STILL overfitting image classification for CheXpert dataset

Hi there,
I try to classify images from CheXpert dataset on only one of the observations (Alectasis) and a 2 class classification problem (1 true, 0 false).
I preprocess the images by resizing them to 224x224 and normalizing them. I used 30,000 pictures for training (10% validation) and 7,500 test images.
As a model I am using a pretrained ResNet34 on ImageNet.
When running the model it is overfitting: training loss decreases to 0.043 wheareas the validation loss rises to 2.199 which leads to a test accuracy of 55.56%.
I tried following attempts to prevent the overfitting:

#Attempt 1: I used a classifier with dropout layers
> Validation loss decreased in the beginning but after 6 epochs it was rising again

#Attempt 2: I added dropout layers in the whole model
> Validation loss decreased in the beginning but model converged very slowly.

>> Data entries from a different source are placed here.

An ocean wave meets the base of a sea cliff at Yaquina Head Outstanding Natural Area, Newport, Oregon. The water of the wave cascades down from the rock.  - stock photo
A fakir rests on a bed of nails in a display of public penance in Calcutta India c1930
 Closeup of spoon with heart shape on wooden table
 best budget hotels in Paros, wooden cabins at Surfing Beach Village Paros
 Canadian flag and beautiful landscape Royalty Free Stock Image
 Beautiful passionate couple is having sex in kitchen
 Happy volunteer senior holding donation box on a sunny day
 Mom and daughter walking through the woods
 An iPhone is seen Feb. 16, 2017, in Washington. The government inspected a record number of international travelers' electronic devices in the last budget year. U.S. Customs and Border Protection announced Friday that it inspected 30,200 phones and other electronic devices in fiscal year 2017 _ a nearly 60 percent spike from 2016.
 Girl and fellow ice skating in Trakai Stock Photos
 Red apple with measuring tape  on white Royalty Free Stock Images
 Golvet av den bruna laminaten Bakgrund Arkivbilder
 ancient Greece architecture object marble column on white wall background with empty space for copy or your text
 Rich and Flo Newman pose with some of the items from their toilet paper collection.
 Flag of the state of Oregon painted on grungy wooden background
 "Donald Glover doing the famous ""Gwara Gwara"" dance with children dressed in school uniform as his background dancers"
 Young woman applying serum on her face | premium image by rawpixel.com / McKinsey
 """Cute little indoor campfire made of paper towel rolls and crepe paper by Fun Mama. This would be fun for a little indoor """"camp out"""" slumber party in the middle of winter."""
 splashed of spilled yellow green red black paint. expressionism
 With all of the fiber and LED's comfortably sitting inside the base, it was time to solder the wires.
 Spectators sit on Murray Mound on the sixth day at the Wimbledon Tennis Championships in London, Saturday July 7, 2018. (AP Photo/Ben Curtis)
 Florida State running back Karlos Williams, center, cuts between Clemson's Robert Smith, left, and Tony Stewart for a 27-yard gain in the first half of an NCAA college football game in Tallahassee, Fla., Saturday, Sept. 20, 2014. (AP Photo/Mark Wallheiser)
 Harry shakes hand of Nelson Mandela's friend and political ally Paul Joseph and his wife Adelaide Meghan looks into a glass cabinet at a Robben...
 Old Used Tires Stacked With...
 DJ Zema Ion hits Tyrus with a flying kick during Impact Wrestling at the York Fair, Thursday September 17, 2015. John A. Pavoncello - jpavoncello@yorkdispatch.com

After some epochs, validation loss increased and model also converged faster

#Attempt 3: I froze all nonlinear layers and fitted the model only on the last linear layer
> Network did not seem to converge at all, not even after 50 epochs

Making the classification task a binary classification task also changed nothing.

class ResNet(FitModule):
    def __init__(self, num_classes=2):
        super(ResNet, self).__init__()
        self.net = torchvision.models.resnet34(pretrained=True)
        # Change classifier
        kernel_count = self.net.fc.in_features
        self.net.fc = nn.Sequential(nn.Linear(kernel_count, 500), nn.Linear(500, num_classes))
        self.dropout = nn.Dropout(p=0.5)
        # Attempt 1: use classifier with dropout layers
        '''
        self.net.fc = nn.Sequential(
            nn.BatchNorm1d(kernel_count),
            nn.Dropout(p=0.5),
            nn.Linear(in_features=kernel_count, out_features=500),
            nn.ReLU(),
            nn.BatchNorm1d(500),
            nn.Dropout(p=0.5),
            nn.Linear(in_features=500, out_features=num_classes))
        '''


    def freeze_nonlinear_layers(self):
        self._freeze_layer(self.net.conv1)
        self._freeze_layer(self.net.bn1)
        self._freeze_layer(self.net.relu)
        self._freeze_layer(self.net.maxpool)
        self._freeze_layer(self.net.layer1)
        self._freeze_layer(self.net.layer2)
        self._freeze_layer(self.net.layer3)
        self._freeze_layer(self.net.layer4)
        self._freeze_layer(self.net.avgpool)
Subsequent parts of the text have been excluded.